■ **Goal**: Gather every line in the records that contains the word "white" and copy each of those lines out in full.

(Collected data)
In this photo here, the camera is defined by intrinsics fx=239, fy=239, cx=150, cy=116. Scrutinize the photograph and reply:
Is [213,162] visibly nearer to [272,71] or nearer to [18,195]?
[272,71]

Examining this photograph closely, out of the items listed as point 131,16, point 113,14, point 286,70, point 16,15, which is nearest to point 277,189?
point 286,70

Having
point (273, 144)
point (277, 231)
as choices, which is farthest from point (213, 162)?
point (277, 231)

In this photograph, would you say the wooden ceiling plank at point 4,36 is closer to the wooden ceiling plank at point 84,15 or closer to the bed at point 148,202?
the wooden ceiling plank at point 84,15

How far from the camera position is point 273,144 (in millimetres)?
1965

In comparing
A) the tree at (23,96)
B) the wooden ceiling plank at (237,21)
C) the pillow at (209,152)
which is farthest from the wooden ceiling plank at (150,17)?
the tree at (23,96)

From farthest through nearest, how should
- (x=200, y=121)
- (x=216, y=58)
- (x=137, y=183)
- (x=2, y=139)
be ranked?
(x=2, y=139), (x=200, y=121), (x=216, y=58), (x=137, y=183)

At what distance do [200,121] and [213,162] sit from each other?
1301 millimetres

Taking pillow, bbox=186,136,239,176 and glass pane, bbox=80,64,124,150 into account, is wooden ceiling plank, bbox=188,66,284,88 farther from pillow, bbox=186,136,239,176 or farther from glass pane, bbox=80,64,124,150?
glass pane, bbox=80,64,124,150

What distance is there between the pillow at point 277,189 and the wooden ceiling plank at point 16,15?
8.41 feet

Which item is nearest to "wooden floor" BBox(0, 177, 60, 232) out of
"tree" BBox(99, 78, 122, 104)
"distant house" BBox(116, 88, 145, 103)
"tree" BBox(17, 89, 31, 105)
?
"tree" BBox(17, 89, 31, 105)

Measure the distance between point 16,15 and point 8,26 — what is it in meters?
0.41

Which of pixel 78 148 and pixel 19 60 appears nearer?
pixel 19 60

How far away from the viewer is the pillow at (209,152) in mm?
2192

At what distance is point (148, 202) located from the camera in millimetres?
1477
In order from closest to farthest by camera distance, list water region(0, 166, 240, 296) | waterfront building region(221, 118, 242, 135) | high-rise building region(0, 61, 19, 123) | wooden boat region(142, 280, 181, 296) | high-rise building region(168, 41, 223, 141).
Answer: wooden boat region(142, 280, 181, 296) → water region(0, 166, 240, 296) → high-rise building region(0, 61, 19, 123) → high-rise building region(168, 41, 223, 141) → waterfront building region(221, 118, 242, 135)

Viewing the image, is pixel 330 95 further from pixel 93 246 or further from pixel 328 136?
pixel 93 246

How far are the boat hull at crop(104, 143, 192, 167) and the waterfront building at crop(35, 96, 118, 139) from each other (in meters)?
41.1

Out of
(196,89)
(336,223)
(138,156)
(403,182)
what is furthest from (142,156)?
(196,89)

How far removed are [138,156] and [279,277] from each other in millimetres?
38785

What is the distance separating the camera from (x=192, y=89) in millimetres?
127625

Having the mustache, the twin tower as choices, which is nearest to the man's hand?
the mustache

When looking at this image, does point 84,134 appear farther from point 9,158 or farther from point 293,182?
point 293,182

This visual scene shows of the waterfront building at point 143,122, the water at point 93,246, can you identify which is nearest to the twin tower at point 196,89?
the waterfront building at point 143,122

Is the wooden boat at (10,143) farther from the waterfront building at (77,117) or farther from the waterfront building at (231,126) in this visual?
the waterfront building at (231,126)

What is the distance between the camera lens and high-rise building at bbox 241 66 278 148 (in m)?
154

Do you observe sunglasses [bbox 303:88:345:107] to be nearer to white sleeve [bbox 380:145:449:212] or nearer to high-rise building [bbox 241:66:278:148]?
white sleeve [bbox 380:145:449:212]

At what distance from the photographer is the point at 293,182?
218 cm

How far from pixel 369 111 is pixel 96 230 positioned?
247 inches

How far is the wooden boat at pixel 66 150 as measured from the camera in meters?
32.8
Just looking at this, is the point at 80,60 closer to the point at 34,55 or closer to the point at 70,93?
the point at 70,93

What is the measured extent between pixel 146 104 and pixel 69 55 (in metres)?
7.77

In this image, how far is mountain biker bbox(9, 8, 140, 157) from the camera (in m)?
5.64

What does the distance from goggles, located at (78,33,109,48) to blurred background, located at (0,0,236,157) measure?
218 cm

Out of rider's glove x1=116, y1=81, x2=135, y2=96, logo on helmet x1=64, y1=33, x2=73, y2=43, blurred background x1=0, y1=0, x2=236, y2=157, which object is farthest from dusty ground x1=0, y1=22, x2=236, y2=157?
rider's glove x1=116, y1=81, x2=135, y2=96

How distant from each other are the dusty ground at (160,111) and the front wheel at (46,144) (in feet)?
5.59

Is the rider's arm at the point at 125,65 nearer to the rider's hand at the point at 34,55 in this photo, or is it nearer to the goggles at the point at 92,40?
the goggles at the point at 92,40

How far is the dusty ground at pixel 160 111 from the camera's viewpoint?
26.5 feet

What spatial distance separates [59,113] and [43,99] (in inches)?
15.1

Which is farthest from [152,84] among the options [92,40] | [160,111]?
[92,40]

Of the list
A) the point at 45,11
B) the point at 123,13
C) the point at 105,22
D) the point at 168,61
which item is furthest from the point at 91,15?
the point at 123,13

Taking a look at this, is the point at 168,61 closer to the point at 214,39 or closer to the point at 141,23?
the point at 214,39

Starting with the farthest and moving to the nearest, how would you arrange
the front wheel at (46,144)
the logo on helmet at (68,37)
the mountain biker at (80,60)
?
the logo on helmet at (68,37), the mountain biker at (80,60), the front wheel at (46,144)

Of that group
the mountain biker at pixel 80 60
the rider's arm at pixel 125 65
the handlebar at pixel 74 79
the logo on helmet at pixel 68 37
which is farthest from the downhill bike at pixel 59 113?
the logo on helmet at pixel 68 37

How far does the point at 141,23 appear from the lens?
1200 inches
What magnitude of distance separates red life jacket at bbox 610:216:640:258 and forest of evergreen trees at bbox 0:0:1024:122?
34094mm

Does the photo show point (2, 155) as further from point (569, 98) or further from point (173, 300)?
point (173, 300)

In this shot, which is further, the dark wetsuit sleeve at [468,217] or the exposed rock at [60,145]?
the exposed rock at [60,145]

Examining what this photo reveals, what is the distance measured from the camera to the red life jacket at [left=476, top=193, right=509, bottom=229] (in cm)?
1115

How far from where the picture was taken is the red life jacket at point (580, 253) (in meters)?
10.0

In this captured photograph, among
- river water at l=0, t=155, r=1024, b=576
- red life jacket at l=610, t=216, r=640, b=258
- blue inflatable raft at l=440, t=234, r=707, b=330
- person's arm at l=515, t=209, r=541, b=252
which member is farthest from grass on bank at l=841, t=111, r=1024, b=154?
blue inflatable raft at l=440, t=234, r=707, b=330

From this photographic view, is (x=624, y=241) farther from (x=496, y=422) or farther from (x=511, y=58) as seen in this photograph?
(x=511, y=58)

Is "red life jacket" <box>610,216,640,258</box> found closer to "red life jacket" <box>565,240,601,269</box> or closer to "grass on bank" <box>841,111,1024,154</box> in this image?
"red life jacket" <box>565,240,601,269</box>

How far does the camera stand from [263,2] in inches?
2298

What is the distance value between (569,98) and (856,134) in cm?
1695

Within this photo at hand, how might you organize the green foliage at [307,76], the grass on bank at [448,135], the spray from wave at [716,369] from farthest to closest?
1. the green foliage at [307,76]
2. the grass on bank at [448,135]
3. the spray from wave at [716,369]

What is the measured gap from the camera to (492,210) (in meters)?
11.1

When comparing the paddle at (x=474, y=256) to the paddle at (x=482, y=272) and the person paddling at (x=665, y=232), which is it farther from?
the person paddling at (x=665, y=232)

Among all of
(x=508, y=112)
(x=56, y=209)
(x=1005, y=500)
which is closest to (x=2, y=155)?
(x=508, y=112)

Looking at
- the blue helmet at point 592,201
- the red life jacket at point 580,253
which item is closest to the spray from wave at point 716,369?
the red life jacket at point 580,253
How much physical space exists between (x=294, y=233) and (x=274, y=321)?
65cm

■ **Result for this exercise**:
Do you observe sunglasses [bbox 303:88:345:107] to be nearer to white sleeve [bbox 380:145:449:212] or nearer to high-rise building [bbox 241:66:278:148]?
white sleeve [bbox 380:145:449:212]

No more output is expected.